[Records from a spatial question set]
________
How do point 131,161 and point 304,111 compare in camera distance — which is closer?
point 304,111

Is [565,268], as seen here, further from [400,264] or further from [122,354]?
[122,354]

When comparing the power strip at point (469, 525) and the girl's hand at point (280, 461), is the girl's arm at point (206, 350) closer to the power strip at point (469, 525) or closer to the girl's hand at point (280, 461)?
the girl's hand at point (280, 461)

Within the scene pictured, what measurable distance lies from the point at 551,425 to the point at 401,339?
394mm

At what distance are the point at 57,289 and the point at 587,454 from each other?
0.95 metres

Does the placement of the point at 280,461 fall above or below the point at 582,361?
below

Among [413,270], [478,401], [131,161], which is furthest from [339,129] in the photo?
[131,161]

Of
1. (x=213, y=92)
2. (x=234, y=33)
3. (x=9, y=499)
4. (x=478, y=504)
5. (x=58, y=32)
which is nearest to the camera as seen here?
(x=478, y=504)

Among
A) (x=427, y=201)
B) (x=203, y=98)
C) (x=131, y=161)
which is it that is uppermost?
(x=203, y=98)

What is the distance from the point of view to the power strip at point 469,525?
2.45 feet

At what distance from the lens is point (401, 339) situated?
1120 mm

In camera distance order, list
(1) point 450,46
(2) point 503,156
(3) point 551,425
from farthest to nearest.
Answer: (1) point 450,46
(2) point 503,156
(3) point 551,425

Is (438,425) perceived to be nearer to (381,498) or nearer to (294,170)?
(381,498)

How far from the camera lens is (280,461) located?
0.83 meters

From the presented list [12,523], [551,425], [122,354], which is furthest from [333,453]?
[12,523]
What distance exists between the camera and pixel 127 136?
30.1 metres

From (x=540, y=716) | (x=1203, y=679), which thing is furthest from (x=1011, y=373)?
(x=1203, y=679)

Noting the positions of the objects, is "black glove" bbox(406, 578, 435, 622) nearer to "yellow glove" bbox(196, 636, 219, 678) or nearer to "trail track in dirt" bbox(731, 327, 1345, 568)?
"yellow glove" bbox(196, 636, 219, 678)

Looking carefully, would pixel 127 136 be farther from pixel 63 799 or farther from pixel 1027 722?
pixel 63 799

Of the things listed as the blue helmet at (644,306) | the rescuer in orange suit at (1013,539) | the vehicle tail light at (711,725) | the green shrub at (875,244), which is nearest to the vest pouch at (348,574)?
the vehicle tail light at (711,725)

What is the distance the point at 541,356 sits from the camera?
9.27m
________
* **The request**:
Reproduce the listing above, replacing every occurrence of "power strip" with "extension cord" and leaving everything else unchanged.

* **Task solution**:
How do point 131,161 and point 304,111 compare in camera distance — which is closer?
point 304,111

Is [565,268], as seen here, further from [400,264] or further from [122,354]?
[122,354]

When comparing the extension cord at point (469, 525) and the girl's hand at point (280, 461), is the girl's arm at point (206, 350) closer to the extension cord at point (469, 525) or closer to the girl's hand at point (280, 461)?
the girl's hand at point (280, 461)

Within the scene pictured, what measurable distance lies from the point at 551,425 to the point at 401,339?
394mm

At what distance are the point at 57,289 and the point at 587,454 from each other?
0.95 metres

Does the placement of the point at 280,461 fall above or below the point at 582,361?
below

Among [413,270], [478,401], [131,161], which is furthest from [339,129] in the photo?
[131,161]

Of
1. (x=213, y=92)
2. (x=234, y=33)
3. (x=9, y=499)
4. (x=478, y=504)
5. (x=58, y=32)
which is nearest to the camera as seen here?
(x=478, y=504)

Among
A) (x=427, y=201)
B) (x=203, y=98)
C) (x=131, y=161)
which is it that is uppermost?
(x=203, y=98)

What is the distance from the point of view to the extension cord at point 469,525?
2.45 feet

At what distance from the lens is point (401, 339) situated?
1120 mm

In camera distance order, list
(1) point 450,46
(2) point 503,156
(3) point 551,425
from farthest to nearest.
Answer: (1) point 450,46
(2) point 503,156
(3) point 551,425

Is (438,425) perceived to be nearer to (381,498) or nearer to (294,170)?
(381,498)

How far from the camera lens is (280,461) located?
0.83 meters

From the presented list [12,523], [551,425], [122,354], which is furthest from [333,453]?
[12,523]
What distance exists between the camera and pixel 127 136?
30.1 metres

From (x=540, y=716) | (x=1203, y=679), which thing is furthest from (x=1011, y=373)?
(x=1203, y=679)

Noting the positions of the objects, is "black glove" bbox(406, 578, 435, 622) nearer to "yellow glove" bbox(196, 636, 219, 678) or nearer to "trail track in dirt" bbox(731, 327, 1345, 568)?
"yellow glove" bbox(196, 636, 219, 678)

Looking carefully, would pixel 127 136 be farther from pixel 63 799 or farther from pixel 1027 722?
pixel 63 799

Of the things listed as the blue helmet at (644,306) | the rescuer in orange suit at (1013,539) | the vehicle tail light at (711,725) | the green shrub at (875,244), which is nearest to the vest pouch at (348,574)?
the vehicle tail light at (711,725)

What is the distance the point at 541,356 sits from the camera?
9.27m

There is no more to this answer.